Perks come with the office too. There are wellness initiatives, communal areas, free refreshments, and on-site staff dedicated to helping start-ups maintain their productivity without having to sweat the details. Printers are on every floor and office supplies are on hand. Phone booths are available for private calls. Mail and package handling are also taken care of. Basically, anything needed to get through a business day is at an organization’s fingertips, no matter what its size or scale. These extras are particularly useful to a new company that may not have the budget for industrial printers or a receptionist.

Money is saved, and yet teams have more time to be more creative, have the space they need to communicate more effectively, and the tools at their disposal to become better at every aspect of their professional life. This, without feeling as if they are crammed shoulder to shoulder with colleagues. And all this with the added bonus of lightning-fast Wi-Fi, comfy couches, and communal kitchens.

WeWork has somehow made coming to work feel cool.
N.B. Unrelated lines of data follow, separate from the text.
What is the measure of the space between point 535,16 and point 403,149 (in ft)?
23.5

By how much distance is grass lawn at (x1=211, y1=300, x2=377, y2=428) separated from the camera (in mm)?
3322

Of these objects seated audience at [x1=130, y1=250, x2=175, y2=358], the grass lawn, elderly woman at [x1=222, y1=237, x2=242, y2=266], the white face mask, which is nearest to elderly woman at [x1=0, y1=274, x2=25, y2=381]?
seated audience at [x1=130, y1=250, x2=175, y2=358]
WeWork Conference Room @WeWork

If you’re a start-up crunching numbers, co-working spaces just make sense. They’re efficient, cost-saving, and a natural networking catalyst. Best of all, they’re able to grow with you. You could rent a floor of a building at a premium (plus the added cost of furnishings), or you could rent exactly what you need in a central location for a fraction of the cost. Your company budget will be happy, and so will your employees. Everyone will have access to flexible spaces that fit with their work style, while simultaneously fulfilling a business’s core needs.

As it turns out, the modular office is quickly becoming the new normal.